◆ PASSAGE FOR REVIEW:
[Start of Attachment]
In a single study evaluating the therapeutic effects of mitochondria-protective agents in rodent models of POF, administration of CoQ10, a mitochondrial-protective agent that transports electrons from complexes I and II to complex III, was shown to successfully reverse cyclophosphamide-induced ovarian damage [5]. The aim of this study was to evaluate the feasibility of long-term CIS treatment as a POF model in female rats by comparing it with the traditional cisplatin rat model, to identify the morphological, hormonal and ovarian molecular components responsible for female reproductive system defects in cisplatin and CIS rat ovarian dysfunction models and to reveal the potential protective effects of AP39, a mitochondrial-protective agent.

MATERIALS AND METHODS

Animals

The present study commenced after the approval of the Firat University Animal Experiments Ethics Committee on 05.05.2017 (No: 9/122). Sixty Sprague-Dawley female rats (320–330 g) were procured from Firat University Experimental Research Center (FUDAM). Rats were housed under standard conditions, a controlled environment with free access to food and water ad libitum.

Experimental design, premature ovarian failure model establishment, and AP39 therapy

Vaginal smear analysis was performed on rats daily for 10 days to screen the estrous cycle (once at 9:00 a.m. every day) before starting applications. Sixty female rats with normal estrus cycles (defined as 4–6 days) were included in the study. The scanned animals were randomly divided into the following six groups of ten animals each: Control, Cisplatin, AP39, Cisplatin + AP39, CIS, and CIS + AP39. Although the apparatus used for CIS application in rodents is standardized, there are significant differences between studies in terms of the daily application time (3–6 hours) and application duration (1–10 weeks). It is generally accepted that a CIS application of 6 hours a day for approximately 4 weeks is sufficient for the emergence of depressive-like behaviors in rodents [20]. But in our study, the length of the CIS application varied gradually from one hour to three hours, therefore an experimental period of eight weeks was selected, which is a little longer than the recommended term. The experiments were completed in 55 days in the CIS groups and 25 days in the cisplatin groups. CIS protocol was applied to the CIS groups for 55 days. Cisplatin (Kocak Chemical Industry) treatment groups received daily intraperitoneal injections of cisplatin (3 mg/kg/day) for 10 days [7]. Intraperitoneal injection of AP39 (Cayman Chemical Company) at a dose of 0.3 mg/kg/day in phosphate buffer saline solution was administered intraperitoneally on the 11–55th days in CIS + AP39 group or 11–25th days in the Cisplatin + AP39 group [13]. The study protocol and the timelines of applications and therapies are outlined in Figure 1. The body heights and weights of the rats were recorded at the beginning and end of the experiments.

Forced swim test procedures

The experiment was carried out on two consecutive days 15 minutes on the 54th day and 5 minutes on the 55th day of the study. During the total time, a video was recorded to calculate the parameters of the rats’ immobility, swimming, and climbing.
[End of Attachment]
◆ DATASET SECTION:
[Start of Attachment]
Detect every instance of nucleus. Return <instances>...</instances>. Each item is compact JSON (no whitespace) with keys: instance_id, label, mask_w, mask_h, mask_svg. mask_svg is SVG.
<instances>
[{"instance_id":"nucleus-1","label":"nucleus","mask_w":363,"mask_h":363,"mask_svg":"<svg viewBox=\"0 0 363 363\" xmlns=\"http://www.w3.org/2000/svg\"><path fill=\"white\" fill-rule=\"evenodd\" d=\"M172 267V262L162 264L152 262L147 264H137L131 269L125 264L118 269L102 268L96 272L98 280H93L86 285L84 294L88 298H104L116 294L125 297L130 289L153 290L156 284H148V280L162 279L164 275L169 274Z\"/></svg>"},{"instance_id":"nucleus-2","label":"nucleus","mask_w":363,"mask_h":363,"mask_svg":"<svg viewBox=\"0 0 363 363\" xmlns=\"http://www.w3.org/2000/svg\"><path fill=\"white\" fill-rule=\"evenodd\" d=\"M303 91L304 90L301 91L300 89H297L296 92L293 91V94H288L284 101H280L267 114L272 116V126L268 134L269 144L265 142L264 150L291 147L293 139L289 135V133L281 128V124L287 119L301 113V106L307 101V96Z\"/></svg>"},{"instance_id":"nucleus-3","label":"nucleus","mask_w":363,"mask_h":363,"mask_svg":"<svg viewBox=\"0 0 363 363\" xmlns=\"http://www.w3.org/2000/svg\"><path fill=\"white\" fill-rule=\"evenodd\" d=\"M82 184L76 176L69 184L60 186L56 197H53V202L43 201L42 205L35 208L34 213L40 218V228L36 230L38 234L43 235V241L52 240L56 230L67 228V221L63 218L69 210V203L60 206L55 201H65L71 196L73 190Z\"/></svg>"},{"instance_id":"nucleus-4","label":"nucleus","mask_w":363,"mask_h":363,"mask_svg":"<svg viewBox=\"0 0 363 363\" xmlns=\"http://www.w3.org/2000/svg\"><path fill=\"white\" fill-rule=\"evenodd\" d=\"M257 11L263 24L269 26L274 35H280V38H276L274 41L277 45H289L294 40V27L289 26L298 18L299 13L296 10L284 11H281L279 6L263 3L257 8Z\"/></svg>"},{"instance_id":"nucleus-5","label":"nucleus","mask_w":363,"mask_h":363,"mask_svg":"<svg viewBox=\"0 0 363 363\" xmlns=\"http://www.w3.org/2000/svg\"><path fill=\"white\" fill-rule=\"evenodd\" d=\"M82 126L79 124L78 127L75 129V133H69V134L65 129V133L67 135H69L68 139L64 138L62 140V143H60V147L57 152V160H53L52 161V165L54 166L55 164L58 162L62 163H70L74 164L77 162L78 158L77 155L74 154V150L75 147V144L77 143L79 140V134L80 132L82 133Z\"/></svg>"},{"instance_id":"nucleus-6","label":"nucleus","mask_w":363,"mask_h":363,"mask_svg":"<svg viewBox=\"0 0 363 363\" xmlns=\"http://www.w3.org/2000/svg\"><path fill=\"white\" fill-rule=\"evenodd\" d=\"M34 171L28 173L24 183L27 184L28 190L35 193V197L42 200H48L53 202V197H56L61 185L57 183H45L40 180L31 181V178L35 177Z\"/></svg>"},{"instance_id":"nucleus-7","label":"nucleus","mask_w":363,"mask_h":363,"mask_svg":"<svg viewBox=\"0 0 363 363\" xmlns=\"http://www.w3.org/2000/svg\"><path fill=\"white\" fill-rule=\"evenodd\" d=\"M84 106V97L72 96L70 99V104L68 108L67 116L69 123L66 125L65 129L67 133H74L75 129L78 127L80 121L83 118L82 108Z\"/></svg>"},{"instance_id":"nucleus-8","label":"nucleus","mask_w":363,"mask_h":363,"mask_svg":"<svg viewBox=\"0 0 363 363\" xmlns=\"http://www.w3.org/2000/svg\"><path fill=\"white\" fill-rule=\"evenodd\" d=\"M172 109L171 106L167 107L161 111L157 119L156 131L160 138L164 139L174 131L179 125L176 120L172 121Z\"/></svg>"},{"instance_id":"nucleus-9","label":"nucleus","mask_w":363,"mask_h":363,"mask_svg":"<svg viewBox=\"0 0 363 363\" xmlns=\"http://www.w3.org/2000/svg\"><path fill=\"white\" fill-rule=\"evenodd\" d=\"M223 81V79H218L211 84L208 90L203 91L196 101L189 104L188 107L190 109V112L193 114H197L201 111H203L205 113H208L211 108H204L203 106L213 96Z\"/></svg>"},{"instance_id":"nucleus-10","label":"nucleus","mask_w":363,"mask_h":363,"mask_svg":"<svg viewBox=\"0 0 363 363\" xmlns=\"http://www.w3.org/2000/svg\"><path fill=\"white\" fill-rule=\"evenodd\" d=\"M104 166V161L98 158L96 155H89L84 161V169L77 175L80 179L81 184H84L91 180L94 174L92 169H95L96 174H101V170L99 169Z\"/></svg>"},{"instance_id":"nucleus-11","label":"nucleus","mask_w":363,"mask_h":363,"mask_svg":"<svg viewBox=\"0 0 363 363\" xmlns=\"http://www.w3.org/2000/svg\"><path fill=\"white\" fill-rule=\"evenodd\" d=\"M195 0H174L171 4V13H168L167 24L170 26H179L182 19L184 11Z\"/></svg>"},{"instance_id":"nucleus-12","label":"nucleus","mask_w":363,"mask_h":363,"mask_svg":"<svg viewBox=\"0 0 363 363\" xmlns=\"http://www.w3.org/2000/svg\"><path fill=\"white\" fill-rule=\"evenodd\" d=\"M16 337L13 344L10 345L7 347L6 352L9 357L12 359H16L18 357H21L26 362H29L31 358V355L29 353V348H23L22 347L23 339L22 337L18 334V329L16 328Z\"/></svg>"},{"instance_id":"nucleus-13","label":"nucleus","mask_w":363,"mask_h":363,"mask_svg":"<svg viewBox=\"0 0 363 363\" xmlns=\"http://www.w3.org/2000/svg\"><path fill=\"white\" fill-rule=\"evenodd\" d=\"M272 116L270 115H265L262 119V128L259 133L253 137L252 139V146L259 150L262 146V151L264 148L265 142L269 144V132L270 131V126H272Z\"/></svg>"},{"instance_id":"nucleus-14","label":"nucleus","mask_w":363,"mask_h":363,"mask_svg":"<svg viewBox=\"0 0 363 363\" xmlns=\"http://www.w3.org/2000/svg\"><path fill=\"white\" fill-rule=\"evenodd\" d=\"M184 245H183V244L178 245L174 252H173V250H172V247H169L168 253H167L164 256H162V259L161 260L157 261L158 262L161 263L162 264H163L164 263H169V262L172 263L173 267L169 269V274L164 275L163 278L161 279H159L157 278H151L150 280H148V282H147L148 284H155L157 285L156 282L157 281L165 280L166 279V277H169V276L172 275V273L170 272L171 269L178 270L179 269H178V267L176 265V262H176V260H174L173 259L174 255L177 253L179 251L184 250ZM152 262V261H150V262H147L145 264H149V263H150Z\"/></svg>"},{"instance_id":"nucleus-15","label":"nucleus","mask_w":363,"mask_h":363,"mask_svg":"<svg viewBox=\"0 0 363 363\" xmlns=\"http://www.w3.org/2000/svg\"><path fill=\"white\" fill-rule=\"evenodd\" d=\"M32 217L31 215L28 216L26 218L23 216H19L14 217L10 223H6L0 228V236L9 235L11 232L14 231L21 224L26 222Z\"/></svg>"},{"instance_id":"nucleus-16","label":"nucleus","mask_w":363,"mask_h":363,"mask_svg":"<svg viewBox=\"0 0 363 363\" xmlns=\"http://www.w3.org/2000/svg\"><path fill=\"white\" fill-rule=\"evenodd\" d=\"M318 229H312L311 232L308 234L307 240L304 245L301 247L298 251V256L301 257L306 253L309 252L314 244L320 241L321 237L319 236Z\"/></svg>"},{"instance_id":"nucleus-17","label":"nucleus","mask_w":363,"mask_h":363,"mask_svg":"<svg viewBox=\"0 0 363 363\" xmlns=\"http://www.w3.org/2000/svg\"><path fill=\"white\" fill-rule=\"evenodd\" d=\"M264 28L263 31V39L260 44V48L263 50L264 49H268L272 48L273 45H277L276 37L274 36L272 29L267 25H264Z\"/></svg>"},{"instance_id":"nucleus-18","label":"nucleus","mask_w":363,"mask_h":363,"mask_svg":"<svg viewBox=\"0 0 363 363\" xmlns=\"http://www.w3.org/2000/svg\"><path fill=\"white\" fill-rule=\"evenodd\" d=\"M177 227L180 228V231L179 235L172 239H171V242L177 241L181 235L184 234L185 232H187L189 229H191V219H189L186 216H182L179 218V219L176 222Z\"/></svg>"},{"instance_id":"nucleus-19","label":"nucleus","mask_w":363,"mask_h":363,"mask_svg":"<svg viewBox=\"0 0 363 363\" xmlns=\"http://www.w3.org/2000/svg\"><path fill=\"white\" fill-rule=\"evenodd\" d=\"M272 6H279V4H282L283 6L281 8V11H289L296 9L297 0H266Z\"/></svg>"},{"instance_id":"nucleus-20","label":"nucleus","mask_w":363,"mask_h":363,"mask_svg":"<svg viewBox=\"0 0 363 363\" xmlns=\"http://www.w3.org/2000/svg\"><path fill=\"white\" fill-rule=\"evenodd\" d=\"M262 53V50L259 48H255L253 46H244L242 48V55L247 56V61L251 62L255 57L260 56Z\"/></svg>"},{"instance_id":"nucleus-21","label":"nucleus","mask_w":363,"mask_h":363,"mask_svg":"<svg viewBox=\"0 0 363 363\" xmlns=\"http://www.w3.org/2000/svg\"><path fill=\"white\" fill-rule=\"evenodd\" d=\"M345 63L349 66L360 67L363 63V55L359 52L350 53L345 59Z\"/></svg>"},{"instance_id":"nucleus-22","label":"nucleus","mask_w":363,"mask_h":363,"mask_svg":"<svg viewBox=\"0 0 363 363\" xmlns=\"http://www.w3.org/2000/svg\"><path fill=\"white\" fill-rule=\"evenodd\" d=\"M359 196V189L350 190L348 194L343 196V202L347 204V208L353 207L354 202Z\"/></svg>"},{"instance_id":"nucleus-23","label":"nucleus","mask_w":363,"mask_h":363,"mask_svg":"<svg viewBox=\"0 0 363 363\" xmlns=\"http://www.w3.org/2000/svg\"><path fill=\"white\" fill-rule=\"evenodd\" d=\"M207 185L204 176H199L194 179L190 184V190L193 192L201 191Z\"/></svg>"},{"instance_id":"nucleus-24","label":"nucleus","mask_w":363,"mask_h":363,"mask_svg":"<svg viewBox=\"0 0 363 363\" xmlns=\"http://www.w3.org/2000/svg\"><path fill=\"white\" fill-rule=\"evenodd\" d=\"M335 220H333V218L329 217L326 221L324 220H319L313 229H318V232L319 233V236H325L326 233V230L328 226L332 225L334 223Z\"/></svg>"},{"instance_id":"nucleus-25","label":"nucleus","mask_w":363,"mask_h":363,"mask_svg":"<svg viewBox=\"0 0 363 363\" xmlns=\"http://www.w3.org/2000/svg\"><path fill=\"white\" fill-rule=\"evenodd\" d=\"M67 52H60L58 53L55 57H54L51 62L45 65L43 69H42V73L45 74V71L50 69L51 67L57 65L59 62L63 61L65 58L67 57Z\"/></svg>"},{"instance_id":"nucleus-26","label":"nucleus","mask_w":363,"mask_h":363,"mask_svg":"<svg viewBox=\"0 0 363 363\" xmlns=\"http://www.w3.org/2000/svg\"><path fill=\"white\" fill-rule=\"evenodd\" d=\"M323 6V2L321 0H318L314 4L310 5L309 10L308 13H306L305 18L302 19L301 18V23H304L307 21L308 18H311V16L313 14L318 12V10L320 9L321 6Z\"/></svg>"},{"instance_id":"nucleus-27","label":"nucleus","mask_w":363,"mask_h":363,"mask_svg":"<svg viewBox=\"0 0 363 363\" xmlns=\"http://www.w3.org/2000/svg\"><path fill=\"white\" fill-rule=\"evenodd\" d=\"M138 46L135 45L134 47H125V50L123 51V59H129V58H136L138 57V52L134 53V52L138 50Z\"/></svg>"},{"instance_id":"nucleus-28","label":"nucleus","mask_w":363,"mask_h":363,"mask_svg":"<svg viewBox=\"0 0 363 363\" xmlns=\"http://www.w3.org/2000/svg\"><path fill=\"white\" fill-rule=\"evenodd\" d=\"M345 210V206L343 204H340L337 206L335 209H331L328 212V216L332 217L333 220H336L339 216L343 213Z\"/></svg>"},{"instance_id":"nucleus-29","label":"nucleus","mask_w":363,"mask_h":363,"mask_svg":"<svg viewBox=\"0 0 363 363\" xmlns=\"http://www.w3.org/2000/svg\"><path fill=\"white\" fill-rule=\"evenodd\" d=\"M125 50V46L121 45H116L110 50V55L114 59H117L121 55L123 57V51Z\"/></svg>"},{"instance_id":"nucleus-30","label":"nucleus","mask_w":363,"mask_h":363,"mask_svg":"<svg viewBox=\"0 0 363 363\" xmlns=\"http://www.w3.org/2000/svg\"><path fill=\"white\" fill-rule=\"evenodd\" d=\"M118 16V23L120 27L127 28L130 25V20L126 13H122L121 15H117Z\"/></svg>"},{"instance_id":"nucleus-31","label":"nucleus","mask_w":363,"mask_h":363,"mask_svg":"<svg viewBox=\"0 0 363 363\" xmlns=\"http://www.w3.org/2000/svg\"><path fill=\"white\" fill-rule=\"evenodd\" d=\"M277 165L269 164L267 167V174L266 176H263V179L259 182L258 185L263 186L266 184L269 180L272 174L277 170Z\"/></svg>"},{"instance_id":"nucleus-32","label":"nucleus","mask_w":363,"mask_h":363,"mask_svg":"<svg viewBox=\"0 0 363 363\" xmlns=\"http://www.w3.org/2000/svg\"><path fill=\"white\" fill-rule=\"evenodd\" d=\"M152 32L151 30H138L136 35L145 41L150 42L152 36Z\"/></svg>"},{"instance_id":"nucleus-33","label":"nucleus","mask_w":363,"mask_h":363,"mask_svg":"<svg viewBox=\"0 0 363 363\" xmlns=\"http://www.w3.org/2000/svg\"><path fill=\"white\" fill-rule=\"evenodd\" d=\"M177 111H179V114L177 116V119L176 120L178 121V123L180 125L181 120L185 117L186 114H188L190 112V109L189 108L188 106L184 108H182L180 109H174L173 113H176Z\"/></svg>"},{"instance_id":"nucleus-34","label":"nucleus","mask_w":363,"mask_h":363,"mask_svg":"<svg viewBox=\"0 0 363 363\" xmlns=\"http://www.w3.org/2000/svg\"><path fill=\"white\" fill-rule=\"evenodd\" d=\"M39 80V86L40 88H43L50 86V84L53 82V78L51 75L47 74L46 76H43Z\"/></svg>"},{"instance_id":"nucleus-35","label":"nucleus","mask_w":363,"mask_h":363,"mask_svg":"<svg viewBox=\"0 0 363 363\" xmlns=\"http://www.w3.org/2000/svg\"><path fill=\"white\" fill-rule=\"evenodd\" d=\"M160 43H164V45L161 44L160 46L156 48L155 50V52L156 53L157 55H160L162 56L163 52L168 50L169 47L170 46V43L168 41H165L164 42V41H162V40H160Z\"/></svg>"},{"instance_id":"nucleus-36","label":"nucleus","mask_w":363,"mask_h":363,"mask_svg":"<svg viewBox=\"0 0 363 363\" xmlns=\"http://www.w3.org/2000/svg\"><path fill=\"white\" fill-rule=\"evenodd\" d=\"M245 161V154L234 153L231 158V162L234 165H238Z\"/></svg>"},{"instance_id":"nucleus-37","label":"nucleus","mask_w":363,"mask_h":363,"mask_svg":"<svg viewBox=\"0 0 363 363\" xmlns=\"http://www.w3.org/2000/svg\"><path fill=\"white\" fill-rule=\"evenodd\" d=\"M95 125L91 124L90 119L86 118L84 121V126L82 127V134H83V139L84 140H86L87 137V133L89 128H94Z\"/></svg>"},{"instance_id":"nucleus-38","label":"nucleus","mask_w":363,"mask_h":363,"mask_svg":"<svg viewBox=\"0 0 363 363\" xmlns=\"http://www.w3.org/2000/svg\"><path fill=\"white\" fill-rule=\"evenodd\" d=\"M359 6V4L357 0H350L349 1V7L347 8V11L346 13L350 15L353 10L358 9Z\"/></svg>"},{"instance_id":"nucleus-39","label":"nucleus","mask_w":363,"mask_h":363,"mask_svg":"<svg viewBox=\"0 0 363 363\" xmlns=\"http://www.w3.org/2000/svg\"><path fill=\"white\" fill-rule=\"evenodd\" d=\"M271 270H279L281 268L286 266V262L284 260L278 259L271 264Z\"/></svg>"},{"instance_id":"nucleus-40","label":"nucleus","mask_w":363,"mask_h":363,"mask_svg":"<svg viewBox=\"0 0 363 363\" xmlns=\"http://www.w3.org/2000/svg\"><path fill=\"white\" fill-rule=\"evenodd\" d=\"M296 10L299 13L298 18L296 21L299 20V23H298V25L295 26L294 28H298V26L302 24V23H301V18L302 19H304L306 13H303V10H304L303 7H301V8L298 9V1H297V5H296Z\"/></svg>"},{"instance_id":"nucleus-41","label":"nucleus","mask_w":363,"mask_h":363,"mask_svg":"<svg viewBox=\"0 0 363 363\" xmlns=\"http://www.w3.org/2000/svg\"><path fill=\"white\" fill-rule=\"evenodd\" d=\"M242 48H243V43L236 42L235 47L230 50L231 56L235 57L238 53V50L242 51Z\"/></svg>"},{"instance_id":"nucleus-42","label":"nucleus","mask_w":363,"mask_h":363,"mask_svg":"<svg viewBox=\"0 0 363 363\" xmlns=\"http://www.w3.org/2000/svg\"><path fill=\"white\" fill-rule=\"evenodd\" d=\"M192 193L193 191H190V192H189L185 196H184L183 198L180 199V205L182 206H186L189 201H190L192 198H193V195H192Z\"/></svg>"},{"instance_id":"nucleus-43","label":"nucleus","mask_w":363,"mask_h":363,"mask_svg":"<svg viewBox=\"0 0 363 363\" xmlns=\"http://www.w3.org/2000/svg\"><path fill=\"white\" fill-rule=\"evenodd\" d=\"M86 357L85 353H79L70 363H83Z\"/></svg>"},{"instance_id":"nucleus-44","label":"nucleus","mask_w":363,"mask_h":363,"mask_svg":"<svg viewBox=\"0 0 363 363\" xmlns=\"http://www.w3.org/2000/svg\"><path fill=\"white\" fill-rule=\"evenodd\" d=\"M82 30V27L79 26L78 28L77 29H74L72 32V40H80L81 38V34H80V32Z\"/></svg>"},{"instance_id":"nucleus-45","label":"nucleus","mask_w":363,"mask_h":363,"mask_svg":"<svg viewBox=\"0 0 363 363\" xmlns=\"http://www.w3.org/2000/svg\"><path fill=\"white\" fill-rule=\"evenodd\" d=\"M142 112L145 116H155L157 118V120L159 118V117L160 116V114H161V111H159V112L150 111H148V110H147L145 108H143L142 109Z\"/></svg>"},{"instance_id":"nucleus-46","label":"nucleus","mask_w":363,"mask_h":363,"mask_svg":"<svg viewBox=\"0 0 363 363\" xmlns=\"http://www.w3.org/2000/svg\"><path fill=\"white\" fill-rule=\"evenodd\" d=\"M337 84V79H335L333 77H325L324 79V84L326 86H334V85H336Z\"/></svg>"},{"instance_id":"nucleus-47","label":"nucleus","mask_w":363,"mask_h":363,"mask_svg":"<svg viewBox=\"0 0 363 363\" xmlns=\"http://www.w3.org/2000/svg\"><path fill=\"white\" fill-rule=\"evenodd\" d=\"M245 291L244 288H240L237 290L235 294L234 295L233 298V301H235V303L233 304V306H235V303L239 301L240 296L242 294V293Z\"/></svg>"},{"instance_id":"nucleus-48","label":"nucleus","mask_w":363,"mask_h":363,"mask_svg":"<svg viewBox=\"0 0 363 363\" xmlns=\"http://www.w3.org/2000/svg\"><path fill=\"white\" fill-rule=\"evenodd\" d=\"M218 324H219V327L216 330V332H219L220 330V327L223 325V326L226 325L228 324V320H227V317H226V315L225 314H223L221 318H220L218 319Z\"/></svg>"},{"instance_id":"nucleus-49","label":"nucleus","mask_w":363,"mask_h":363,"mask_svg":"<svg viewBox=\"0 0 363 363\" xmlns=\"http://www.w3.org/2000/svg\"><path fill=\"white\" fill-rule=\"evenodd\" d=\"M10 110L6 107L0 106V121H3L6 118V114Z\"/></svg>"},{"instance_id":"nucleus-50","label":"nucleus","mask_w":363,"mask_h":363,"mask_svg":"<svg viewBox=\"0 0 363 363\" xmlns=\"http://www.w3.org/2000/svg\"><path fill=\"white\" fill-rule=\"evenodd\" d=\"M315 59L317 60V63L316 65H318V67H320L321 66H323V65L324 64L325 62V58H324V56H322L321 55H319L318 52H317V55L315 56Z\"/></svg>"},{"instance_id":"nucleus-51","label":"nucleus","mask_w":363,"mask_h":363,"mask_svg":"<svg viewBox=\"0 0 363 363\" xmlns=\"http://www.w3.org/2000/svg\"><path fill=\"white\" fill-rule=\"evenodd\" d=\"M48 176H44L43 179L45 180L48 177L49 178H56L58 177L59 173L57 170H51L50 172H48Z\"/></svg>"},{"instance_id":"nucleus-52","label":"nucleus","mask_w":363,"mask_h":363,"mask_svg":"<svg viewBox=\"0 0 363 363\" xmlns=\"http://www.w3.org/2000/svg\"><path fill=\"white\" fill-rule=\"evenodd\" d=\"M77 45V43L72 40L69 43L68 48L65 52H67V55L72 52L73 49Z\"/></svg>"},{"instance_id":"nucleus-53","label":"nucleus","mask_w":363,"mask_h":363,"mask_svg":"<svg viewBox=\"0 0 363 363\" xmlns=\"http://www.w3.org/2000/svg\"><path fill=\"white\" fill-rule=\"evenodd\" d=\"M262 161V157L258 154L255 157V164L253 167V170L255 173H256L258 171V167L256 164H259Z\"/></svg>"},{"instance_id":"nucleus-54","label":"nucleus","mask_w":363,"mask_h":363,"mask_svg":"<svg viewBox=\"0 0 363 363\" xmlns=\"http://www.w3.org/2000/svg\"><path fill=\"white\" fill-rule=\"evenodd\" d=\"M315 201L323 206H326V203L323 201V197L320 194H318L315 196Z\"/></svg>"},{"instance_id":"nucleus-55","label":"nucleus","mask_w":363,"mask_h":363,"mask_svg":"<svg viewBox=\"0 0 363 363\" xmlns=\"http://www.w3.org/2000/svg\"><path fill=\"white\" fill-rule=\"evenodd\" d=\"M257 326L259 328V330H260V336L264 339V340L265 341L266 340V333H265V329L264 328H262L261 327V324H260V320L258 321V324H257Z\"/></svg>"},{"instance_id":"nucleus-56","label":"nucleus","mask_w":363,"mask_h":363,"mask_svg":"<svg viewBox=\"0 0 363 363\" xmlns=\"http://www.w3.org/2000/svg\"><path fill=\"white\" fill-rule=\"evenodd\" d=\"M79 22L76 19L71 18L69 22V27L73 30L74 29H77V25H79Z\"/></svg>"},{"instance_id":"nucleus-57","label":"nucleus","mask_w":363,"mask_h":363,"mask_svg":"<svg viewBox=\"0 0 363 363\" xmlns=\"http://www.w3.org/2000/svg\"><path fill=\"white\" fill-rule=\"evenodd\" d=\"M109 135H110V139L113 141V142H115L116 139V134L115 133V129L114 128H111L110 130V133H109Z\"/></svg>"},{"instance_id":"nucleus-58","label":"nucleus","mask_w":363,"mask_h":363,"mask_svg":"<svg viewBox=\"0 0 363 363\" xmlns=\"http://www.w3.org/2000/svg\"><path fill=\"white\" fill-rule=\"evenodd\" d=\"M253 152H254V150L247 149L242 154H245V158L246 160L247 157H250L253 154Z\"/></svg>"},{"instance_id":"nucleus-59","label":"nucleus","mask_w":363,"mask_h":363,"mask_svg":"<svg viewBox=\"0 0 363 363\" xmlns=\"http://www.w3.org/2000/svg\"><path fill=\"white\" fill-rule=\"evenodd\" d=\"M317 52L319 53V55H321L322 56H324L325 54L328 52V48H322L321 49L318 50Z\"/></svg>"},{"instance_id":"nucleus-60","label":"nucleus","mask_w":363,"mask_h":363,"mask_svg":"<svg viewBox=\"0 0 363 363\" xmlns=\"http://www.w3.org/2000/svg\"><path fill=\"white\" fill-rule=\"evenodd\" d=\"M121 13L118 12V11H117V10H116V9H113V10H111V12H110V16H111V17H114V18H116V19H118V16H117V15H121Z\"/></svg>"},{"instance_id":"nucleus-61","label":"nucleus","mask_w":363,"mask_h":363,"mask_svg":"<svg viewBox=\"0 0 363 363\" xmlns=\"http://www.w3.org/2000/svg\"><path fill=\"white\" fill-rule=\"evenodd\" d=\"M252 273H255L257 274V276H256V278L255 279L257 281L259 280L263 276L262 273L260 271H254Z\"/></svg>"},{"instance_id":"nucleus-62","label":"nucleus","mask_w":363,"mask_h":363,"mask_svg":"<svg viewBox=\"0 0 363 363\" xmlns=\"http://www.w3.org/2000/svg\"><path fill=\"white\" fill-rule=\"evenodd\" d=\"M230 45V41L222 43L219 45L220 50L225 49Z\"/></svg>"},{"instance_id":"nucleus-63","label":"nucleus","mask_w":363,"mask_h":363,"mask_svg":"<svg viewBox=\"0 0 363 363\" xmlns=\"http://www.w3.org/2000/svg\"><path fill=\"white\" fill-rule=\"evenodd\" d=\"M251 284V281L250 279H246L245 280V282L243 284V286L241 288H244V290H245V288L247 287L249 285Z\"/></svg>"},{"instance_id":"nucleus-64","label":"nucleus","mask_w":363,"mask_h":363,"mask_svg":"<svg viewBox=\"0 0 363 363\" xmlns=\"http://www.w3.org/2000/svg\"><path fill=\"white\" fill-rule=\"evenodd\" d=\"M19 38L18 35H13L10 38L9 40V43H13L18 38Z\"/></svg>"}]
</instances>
[End of Attachment]
◆ TASK 1:
Translate this sentence from the rat ovarian failure study above into Spanish: "Sixty female rats with normal estrus cycles (defined as 4–6 days) were included in the study."
◆ TASK 2:
Extend the rat ovarian failure study by writing what follows its final sentence.

◆ WRITTEN RESPONSE 1:
Se incluyeron en el estudio sesenta ratas hembra con ciclos estrales normales (definidos como de 4 a 6 días).

◆ WRITTEN RESPONSE 2:
Decapitation, blood, and tissue collection

According to the vaginal smear analysis after the applications, the animals with the estrus cycle were sacrificed at the proestrus stage (within 1–3 days after forced swim test [FST]) and those without the cycle were sacrificed on the 55th day by decapitation. Blood samples were collected into centrifuge tubes containing aprotinin and centrifuged at 3,000 g for 10 minutes and the supernatant serums were separated. Ovarian tissues were dissected, weighed, and then divided into two portions for histopathological and real-time polymerase chain reaction analysis. All samples were stored at –80℃ until the day of the study.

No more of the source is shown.